FRAGMENTO DEL DOCUMENTO:
*-*-*

Así, asistimos ojipláticos a avalanchas de mensajes mediante campañas organizadas para plasmar en Twitter o Facebook la realidad que más convenga a cada polo de poder. En la situación en la que nos encontramos ahora, recluidos por la fuerza en nuestros hogares y amenazados por un virus desconocido, la verdad parece mostrarse de forma tan sencilla como hiriente. Hay decenas de miles de muertos, solo en nuestro país, millones de infectados en el mundo y una incertidumbre asfixiante en cuanto a los próximos pasos a dar y las medidas sanitarias o políticas que aplicar, dicho sea esto de la forma más aséptica que soy capaz.

*-*-*

(Datos extraídos de una colección)
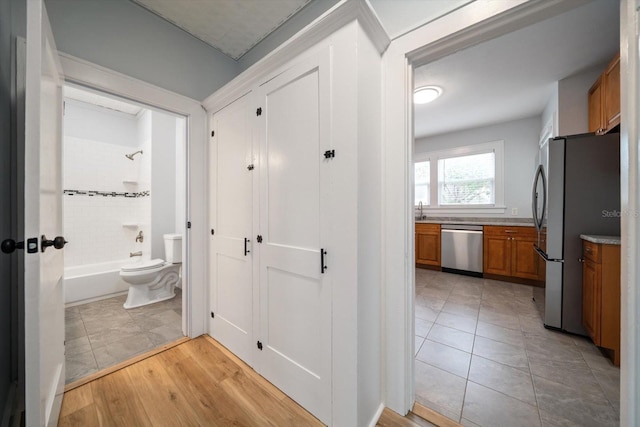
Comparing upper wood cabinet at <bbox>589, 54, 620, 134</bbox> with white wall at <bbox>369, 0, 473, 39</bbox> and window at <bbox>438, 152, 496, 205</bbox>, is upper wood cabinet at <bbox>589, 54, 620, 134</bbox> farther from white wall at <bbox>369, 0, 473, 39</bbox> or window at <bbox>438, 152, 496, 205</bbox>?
white wall at <bbox>369, 0, 473, 39</bbox>

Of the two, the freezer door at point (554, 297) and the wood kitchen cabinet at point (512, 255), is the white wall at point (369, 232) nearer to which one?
the freezer door at point (554, 297)

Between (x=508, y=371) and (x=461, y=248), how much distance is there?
8.37 ft

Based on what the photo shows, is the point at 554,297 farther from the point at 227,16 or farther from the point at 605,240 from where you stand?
the point at 227,16

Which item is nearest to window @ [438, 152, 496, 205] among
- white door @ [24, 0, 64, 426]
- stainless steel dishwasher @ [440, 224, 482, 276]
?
stainless steel dishwasher @ [440, 224, 482, 276]

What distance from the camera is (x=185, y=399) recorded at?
139 cm

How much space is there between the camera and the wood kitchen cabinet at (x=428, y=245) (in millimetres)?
4180

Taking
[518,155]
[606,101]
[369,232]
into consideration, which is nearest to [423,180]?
[518,155]

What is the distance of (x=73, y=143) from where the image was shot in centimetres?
328

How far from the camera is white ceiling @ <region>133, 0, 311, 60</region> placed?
5.65ft

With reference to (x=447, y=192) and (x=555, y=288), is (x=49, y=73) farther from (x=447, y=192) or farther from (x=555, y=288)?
(x=447, y=192)

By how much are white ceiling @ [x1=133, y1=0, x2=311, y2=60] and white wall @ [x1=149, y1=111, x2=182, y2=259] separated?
1779 millimetres

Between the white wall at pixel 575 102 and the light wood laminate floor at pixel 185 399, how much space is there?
3325 millimetres

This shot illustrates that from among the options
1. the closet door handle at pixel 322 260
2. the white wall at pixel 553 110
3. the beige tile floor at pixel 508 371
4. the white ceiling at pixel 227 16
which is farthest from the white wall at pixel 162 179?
the white wall at pixel 553 110

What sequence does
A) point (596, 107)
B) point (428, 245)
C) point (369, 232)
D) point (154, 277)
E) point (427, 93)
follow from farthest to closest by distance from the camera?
point (428, 245) → point (427, 93) → point (154, 277) → point (596, 107) → point (369, 232)
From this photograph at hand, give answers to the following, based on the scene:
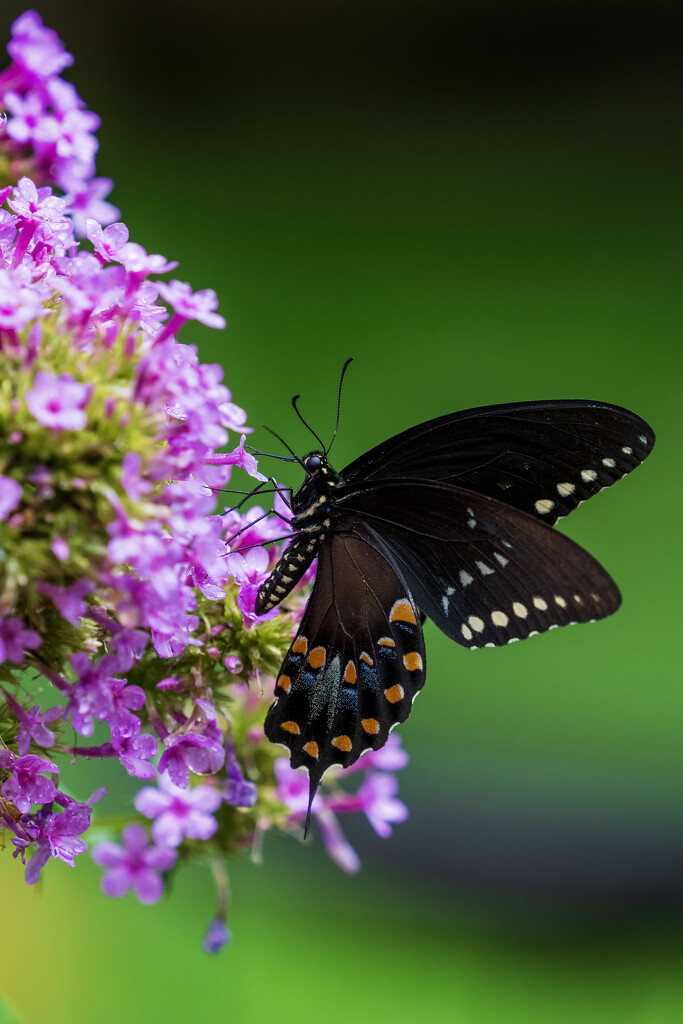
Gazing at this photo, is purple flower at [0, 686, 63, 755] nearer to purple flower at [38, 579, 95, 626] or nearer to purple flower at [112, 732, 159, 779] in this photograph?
purple flower at [112, 732, 159, 779]

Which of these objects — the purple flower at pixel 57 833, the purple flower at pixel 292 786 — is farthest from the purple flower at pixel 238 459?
the purple flower at pixel 292 786

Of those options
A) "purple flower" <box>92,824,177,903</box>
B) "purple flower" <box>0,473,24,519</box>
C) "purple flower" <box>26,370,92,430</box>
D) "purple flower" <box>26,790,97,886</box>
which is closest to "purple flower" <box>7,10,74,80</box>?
"purple flower" <box>26,370,92,430</box>

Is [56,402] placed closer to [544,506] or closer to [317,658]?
[317,658]

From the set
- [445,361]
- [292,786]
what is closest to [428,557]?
[292,786]

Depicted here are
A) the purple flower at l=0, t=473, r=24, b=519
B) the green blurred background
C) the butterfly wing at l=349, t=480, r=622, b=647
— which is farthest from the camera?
the green blurred background

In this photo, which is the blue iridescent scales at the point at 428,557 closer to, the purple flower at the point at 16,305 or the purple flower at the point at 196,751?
the purple flower at the point at 196,751

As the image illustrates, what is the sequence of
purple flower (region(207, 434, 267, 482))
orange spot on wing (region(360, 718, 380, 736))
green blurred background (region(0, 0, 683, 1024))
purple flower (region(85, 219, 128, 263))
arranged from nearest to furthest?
purple flower (region(85, 219, 128, 263)), purple flower (region(207, 434, 267, 482)), orange spot on wing (region(360, 718, 380, 736)), green blurred background (region(0, 0, 683, 1024))

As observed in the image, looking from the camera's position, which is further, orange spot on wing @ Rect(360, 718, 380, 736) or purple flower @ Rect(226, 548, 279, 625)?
orange spot on wing @ Rect(360, 718, 380, 736)
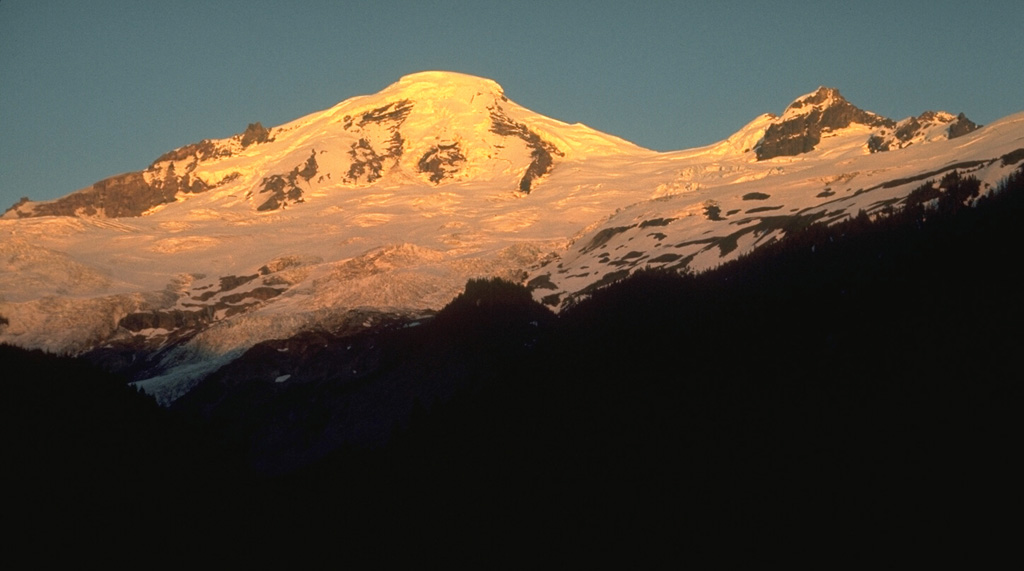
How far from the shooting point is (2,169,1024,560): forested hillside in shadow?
90.9 metres

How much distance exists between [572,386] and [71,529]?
218 ft

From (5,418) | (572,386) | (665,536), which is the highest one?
(5,418)

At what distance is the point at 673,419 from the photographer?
121 metres

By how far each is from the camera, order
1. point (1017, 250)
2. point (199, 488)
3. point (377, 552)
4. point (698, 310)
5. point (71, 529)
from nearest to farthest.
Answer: point (71, 529) → point (199, 488) → point (377, 552) → point (1017, 250) → point (698, 310)

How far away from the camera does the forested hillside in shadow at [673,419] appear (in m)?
90.9

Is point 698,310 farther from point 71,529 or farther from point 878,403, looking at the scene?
point 71,529

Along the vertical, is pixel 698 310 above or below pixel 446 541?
above

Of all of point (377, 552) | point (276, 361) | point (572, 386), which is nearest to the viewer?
point (377, 552)

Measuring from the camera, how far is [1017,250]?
382 ft

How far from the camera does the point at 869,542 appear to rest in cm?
8525

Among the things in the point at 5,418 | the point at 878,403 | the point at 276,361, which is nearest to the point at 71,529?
the point at 5,418

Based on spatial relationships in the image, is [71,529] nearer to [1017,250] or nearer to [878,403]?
[878,403]

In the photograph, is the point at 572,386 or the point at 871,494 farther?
the point at 572,386

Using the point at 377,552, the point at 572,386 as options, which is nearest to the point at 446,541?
the point at 377,552
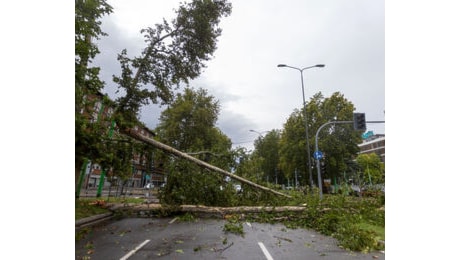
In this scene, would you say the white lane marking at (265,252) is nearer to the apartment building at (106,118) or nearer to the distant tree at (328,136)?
the apartment building at (106,118)

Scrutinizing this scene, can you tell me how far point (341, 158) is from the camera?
27641mm

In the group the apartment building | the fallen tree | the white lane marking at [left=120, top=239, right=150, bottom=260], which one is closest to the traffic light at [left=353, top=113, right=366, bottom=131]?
the fallen tree

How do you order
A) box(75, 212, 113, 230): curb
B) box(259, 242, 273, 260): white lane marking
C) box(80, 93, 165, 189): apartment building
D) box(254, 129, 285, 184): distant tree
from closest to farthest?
box(259, 242, 273, 260): white lane marking
box(80, 93, 165, 189): apartment building
box(75, 212, 113, 230): curb
box(254, 129, 285, 184): distant tree

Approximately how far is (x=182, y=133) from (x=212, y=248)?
1005 inches

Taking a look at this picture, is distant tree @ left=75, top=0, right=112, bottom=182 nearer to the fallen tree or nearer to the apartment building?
the apartment building

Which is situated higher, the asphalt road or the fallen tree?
the fallen tree

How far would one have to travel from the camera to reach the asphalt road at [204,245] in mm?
4883

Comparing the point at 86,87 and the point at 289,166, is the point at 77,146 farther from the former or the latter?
the point at 289,166

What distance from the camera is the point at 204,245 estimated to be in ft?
18.6

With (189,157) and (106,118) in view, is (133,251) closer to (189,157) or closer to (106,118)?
(106,118)

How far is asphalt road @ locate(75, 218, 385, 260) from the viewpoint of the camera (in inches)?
192

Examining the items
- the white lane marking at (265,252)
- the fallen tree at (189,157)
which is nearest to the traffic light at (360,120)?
the fallen tree at (189,157)

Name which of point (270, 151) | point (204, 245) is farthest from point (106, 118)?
point (270, 151)

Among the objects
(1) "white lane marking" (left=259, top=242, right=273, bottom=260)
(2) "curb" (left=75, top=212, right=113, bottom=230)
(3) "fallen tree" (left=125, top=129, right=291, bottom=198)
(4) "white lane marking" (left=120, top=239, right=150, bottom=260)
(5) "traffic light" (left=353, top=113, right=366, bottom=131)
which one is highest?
(5) "traffic light" (left=353, top=113, right=366, bottom=131)
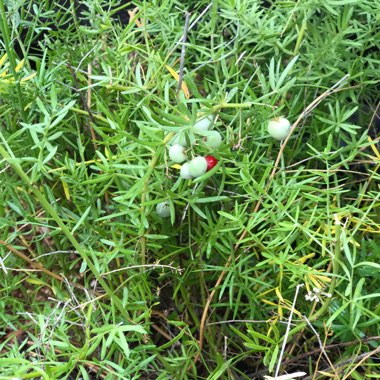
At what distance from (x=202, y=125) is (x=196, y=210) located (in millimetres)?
227

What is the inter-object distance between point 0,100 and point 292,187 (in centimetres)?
67

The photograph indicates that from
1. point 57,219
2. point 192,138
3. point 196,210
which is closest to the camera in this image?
point 192,138

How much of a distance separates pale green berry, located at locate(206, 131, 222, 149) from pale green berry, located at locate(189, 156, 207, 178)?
0.12 ft

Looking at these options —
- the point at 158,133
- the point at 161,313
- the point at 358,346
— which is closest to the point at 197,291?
the point at 161,313

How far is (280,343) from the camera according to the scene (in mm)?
1149

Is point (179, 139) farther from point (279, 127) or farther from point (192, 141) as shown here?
point (279, 127)

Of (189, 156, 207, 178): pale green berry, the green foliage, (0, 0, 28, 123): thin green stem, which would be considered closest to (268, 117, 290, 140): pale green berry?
the green foliage

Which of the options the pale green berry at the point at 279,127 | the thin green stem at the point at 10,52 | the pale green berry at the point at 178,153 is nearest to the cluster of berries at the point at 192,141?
the pale green berry at the point at 178,153

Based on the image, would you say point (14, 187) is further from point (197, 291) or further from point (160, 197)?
point (197, 291)

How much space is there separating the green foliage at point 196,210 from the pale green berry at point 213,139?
3 cm

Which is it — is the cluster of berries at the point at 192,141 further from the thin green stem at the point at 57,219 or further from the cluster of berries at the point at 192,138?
the thin green stem at the point at 57,219

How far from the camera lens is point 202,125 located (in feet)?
3.04

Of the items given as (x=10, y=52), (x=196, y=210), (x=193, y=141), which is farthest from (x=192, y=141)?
(x=10, y=52)

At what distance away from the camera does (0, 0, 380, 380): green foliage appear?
1083 millimetres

*-*-*

EL PROBLEMA:
Prosigue el texto sobre las campañas en redes sociales y la verdad en tiempos del virus desde su última frase.

RESPUESTA AL EJERCICIO:
La Historia la escriben los vencedores. De ahí que Hitler sea un denostado genocida y el comunismo cuente con tantos admiradores habiendo causado muchísimos más muertos

A quienes ostentan el poder les parece adecuado obviar que la gente se muere, no quieren reconocer que no saben y que no pueden controlar la situación. Recurren sin tapujos a la mentira, con tal de que eso que llaman “el relato” les sea favorable. En frente, hay quien espera agazapado, pero tampoco faltan los que pretenden inundar las redes de mensajes que se centran en lo peor de esta crisis, para poner de manifiesto la obscenidad y la desvergüenza del poder. Sin duda yo mismo soy uno de los que ha colaborado en este fin. Lo curioso es que siendo la situación gravísima en sí misma, hay quien no lo considera suficiente y necesita aumentar y corregir la realidad para atacar a quienes ostentan el poder, construyendo un relato más dantesco si cabe que el que nos brinda cada día la cifra de infectado y muertos por el maldito coronavirus.

No hace tanto, era suficiente con disponer de algo de presupuesto para calmar a la prensa. Televisiones y entes públicos por un lado y medios de comunicación privados atiborrados de subvenciones y publicidad institucional por el otro, ayudaban sin duda a mantener las aguas en el cauce. La información que nos llegaba a los ciudadanos lo hacía convenientemente salpimentada por la línea editorial del medio, pero también por la influencia que pudiera ejercer el gobierno en él. Así se sigue haciendo, como comprobamos desde nuestro encierro, solo que ahora existen otros frentes abiertos, que deben atenderse. Pese a todo, en la envejecida Europa aún son muchos los que tienen la televisión y la prensa como medios de cabecera.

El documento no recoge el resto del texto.